What i believe to be an inaccuracy is the idea that people are responsible for their feelings. So in the above article you state 'We often hear people say, "You made me angry, you made me do that." This isn't the truth'.

I don't believe we are entirely responsible for our feelings. We have a certain amount of control over them and bear a certain amount of responsibility, but we don't have full control and don't bear full responsibility.

To take the example in your article above - if a person punches someone else in the face, the punched person is going to experience certain feelings as a result of the incident. Surprise, hurt, and probably anger will be experienced.
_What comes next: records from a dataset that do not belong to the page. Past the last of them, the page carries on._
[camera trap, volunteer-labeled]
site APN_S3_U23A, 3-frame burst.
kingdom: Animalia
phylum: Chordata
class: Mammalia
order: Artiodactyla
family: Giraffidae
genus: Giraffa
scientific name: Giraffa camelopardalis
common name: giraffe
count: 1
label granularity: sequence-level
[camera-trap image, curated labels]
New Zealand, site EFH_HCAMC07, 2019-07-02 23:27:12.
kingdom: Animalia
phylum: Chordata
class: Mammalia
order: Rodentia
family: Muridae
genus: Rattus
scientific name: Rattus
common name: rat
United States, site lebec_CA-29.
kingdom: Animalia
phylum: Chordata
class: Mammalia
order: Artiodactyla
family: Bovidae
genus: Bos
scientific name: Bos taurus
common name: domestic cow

But the punched person isn't responsible for these feelings. These feelings were created by the 'puncher'. The 'puncher' bears responsibility for creating the feelings in the victim.

Certainly, the victim is responsible for how they choose to react, and they are responsible for how they deal with their feelings - but they are not responsible for creating the feelings in the first place. Any healthy person will feel surprised and hurt if someone suddenly punches them in the face. The puncher is responsible for creating those feelings.

The reason I believe it's important to be clear about this distinction is because I have experienced situations where an abuser has attempted to blameshift by saying, after they had committed an act of abuse, that their victim was responsible for the victim's feelings. They claimed if the victim felt hurt, then that was the victim's responsibility, and the abuser hadn't really done anything wrong.

I'm wary that if people believe they are (entirely) responsible for their feelings, this gives abusers carte blanche to abuse and then wash their hands of the hurt caused. I'm wary that some victims will blame themselves to an extent for initially feeling hurt after abuse, when they are not in fact responsible for that hurt.

As I'm sure you would agree, victims of abuse are often unsure of themselves and confused as a result of gaslighting and other manipulations etc. I think it's important not to confuse 'you are responsible to an extent for your feelings', or 'you are responsible for the actions you take following abuse' with the more general idea that 'you are responsible for your feelings full-stop', as doing so could lead victims to blame themselves. (I'm aware you didn't make the statement 'you are responsible for your feelings full-stop' - but I think this article and at least one other could be interpreted as stating that).

Thank you for writing the articles and making the Youtube clips btw! As I said, I think they are excellent - the issue mentioned above is just what I believe to be a minor inaccuracy that I felt I should make a comment about.